Exercise »
Summarize the book review below in two sentences.

Extracted text »
“I’m lesbian, I’m short, I’m fat, I’m Jewish, I’m Dickensian,” rattles off Miriam Margolyes, fully aware no string of identity markers could capture her uniqueness. Oh Miriam! is similarly hard to define – a mix of celebrity memoir, sex advice column and anti-Tory soapbox, it demonstrates the loose-cannon plain talk that has endeared her to millions, while pushing back against her caricature. Often snortingly funny, it’s also surprisingly rueful. “Why is it that now I am showered with the work that eluded me for so many years?” she asks.
The book jumps between subjects almost at random, but early sections are the freshest, covering stories of her Belarusian émigré family and her adolescence spent in 1950s Oxford. She saltily updates the Proust Questionnaire, a Victorian parlour game that prompts discussion about overrated virtues and personal mottoes. Margolyes’s own conversational icebreakers include: “Who should define madness?”, “Should cunnilingus be taught in schools?” and “Has America’s legacy bettered or worsened human happiness?”

[Rows from a spatial reasoning dataset]
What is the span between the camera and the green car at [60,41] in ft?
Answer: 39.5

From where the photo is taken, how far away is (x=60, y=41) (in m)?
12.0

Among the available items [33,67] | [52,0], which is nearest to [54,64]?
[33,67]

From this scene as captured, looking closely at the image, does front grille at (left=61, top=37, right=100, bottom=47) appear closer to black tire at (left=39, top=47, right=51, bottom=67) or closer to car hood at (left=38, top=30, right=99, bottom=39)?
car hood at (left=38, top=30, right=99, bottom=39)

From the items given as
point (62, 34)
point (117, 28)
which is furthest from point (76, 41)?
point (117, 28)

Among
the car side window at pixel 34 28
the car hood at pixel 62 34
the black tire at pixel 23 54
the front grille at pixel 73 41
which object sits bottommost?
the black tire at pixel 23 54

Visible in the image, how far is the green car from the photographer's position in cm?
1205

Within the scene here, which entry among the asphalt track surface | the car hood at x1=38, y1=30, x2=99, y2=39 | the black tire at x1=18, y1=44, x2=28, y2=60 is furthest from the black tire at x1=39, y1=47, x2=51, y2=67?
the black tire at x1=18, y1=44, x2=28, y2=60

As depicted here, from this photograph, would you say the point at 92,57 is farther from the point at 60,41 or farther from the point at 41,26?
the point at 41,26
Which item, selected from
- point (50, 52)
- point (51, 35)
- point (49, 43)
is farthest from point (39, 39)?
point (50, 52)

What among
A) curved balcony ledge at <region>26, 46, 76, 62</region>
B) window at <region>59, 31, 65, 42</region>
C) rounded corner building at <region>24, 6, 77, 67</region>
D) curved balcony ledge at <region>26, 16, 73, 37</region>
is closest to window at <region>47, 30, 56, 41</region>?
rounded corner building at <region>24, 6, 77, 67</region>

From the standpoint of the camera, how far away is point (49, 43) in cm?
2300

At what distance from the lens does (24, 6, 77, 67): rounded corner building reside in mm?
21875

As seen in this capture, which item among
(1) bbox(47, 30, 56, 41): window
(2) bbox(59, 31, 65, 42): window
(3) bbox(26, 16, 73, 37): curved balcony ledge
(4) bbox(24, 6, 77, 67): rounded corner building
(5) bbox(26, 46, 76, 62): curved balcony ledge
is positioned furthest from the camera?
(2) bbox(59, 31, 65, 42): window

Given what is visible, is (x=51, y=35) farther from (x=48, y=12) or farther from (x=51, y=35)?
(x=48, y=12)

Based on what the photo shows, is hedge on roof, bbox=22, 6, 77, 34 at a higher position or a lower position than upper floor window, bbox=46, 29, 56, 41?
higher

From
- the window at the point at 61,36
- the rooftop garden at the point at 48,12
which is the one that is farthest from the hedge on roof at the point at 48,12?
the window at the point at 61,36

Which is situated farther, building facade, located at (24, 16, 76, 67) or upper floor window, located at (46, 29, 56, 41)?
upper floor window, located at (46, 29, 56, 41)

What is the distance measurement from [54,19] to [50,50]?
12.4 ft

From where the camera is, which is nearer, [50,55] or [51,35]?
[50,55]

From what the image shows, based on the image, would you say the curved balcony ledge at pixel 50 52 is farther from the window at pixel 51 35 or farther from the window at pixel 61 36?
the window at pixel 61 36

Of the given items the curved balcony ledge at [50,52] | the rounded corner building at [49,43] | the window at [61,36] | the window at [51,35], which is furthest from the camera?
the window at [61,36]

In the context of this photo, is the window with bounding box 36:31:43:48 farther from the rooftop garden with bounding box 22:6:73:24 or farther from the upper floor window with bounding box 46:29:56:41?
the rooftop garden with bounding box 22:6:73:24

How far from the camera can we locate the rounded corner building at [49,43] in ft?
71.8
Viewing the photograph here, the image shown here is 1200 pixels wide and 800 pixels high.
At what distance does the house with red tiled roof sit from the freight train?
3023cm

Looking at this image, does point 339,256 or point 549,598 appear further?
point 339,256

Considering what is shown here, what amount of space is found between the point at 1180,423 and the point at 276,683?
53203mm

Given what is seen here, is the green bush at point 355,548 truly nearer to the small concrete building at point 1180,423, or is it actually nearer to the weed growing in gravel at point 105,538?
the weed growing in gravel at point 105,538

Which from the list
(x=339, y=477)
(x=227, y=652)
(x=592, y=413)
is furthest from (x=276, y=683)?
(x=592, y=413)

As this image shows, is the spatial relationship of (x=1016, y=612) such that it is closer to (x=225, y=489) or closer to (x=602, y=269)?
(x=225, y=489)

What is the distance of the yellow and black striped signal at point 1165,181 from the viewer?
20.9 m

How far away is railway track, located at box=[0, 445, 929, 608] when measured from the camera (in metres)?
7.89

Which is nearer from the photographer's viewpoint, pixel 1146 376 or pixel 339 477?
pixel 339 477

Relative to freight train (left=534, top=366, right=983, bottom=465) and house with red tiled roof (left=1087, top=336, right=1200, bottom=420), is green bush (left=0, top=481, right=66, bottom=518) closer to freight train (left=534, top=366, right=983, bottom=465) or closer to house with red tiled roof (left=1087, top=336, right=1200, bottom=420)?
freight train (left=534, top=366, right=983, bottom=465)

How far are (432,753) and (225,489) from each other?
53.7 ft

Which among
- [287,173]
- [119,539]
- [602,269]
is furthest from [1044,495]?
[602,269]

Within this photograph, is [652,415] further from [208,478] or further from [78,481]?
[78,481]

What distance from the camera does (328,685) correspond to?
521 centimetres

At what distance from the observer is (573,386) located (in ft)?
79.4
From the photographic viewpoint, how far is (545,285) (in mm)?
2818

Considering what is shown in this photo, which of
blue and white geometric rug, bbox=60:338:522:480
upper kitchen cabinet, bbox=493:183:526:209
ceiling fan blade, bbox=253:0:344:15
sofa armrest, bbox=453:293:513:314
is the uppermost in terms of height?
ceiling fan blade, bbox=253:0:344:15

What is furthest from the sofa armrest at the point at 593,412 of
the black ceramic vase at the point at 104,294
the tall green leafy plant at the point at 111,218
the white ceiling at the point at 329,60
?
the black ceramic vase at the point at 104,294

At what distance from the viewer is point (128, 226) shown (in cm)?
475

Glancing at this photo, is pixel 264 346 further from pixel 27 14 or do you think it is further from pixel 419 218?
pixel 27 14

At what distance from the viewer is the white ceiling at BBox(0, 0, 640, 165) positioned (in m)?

Answer in full »
Miriam Margolyes's book Oh Miriam! mixes celebrity memoir, sex advice column and anti-Tory soapbox, showing her loose-cannon plain talk while pushing back against her caricature, and it is often snortingly funny yet surprisingly rueful. It jumps between subjects almost at random, with the freshest early sections covering her Belarusian émigré family and her 1950s Oxford adolescence, and it saltily updates the Proust Questionnaire with icebreakers of her own.